Речь идет о принципиальном метафизическом конфликте библейской истории – противостоянии иудаизма и христианства, составляющего главный религиозно-диалектический потенциал человеческой истории, от разрешения которого и зависят последние судьбы мира. Суть этого конфликта в религиозно-метафизической полярности мессианских ожиданий иудаизма и христианства, исторически сходящихся, тем не менее, у одной эсхатологической черты. Современный ортодоксальный иудаизм, как и две тысячи лет назад упорно отказываясь признать в распятом Христе Богооткровенного Спасителя мира, по-прежнему ожидает иного (своего) мессию – «спасителя и избавителя Израиля», который с христианской точки зрения есть не кто иной, как антихрист. Принципиальная религиозная неразрешимость и неустранимость этого иудео-христианского противостояния придает особую цивилизационную напряженность и драматизм последним временам христианской истории, все более остро наполняя собой ее духовно-идеологическое содержание. Фактор «еврейского вопроса» не устраним до конца времен из христианской истории, но, наоборот, по мере приближения эсхатологических сроков, значение этого фактора будет лишь возрастать и достигнет своего апогея в заключительном акте противостояния Христа и антихриста. Такова религиозная драматургия человеческой истории.

-------

ПИСЬМЕННАЯ ЗАДАЧА 1
Подсчитайте строки записей, содержащие строку «with», с учётом регистра. В ответе укажите только число.
Фрагмент и приведённые далее записи между собой никак не связаны.

-------

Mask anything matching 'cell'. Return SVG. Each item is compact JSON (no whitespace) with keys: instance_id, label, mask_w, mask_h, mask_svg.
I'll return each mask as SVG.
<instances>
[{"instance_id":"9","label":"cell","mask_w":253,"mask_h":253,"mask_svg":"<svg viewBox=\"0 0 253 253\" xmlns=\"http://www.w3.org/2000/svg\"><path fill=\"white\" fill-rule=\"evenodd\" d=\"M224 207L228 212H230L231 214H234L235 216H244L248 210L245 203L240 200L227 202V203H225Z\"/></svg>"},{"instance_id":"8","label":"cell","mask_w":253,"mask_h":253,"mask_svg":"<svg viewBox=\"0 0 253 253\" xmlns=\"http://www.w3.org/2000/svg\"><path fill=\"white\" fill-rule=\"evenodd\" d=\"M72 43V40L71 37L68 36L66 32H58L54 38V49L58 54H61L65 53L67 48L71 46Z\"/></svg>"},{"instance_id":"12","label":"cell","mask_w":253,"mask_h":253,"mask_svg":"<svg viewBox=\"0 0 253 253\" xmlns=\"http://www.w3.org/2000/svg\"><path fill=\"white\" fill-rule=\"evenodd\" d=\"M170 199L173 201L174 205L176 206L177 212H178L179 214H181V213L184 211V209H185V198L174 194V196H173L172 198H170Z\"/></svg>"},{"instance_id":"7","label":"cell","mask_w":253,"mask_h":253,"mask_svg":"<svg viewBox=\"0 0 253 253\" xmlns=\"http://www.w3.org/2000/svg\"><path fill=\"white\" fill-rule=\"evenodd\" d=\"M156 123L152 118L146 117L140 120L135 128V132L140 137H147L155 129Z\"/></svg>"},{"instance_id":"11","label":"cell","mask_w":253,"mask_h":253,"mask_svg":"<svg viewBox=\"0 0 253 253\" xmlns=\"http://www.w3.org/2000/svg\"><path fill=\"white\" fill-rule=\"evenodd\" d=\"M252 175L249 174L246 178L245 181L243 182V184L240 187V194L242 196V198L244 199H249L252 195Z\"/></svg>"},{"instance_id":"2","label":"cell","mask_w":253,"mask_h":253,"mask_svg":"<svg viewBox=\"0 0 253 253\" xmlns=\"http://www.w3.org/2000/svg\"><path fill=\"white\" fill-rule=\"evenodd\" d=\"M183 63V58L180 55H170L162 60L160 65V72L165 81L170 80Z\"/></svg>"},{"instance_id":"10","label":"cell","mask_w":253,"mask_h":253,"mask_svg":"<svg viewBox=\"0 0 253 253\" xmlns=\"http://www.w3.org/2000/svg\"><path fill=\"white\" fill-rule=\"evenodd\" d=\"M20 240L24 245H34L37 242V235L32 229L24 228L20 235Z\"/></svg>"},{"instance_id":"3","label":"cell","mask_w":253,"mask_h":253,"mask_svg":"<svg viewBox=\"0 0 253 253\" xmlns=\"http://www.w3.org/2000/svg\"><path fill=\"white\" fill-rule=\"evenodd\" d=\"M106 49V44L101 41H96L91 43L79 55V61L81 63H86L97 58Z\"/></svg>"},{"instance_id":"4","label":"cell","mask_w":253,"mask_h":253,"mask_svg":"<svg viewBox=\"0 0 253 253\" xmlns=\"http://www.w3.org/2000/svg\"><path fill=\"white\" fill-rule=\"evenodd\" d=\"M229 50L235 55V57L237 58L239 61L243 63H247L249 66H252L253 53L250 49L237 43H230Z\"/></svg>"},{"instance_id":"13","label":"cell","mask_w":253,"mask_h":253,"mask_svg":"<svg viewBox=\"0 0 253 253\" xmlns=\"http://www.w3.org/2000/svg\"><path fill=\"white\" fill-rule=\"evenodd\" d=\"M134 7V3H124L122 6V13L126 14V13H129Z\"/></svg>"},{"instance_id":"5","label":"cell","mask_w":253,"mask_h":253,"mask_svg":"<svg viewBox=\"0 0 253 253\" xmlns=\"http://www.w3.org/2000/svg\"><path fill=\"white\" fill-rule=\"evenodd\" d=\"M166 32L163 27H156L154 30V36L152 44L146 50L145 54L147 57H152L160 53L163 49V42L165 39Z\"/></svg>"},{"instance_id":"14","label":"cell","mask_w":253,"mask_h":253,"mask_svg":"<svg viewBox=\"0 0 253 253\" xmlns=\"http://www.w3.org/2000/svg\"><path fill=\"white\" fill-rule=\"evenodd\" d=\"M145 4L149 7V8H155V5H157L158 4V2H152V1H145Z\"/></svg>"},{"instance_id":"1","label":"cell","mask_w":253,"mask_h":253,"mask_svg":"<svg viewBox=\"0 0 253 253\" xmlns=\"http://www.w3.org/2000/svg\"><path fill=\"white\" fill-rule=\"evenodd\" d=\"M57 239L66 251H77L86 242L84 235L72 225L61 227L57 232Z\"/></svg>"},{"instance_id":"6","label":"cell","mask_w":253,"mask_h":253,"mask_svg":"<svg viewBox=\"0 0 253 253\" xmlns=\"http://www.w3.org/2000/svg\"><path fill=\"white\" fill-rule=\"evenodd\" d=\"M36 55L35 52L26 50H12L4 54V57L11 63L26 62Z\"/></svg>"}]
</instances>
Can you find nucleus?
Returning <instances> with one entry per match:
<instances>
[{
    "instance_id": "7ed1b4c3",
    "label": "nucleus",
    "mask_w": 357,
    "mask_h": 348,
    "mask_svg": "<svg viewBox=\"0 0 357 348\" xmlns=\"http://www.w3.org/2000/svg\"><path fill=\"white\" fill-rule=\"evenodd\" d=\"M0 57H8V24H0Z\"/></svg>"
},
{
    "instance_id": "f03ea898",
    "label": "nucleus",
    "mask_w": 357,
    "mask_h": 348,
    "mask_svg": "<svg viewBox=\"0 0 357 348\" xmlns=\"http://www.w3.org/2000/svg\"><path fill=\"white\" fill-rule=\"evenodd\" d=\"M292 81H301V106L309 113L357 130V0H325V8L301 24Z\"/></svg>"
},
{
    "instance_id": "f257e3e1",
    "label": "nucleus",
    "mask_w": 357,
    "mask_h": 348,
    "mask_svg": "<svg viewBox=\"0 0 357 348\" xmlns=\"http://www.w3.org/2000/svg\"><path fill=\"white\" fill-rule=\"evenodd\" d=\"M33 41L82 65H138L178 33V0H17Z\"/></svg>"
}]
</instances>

-------

ПИСЬМЕННАЯ ЗАДАЧА 2
Выпишите все слова, которые во фрагменте о противостоянии иудаизма и христианства написаны через дефис.

ИТОГОВЫЙ РЕЗУЛЬТАТ 1
2

ИТОГОВЫЙ РЕЗУЛЬТАТ 2
религиозно-диалектический
религиозно-метафизической
по-прежнему
иудео-христианского
духовно-идеологическое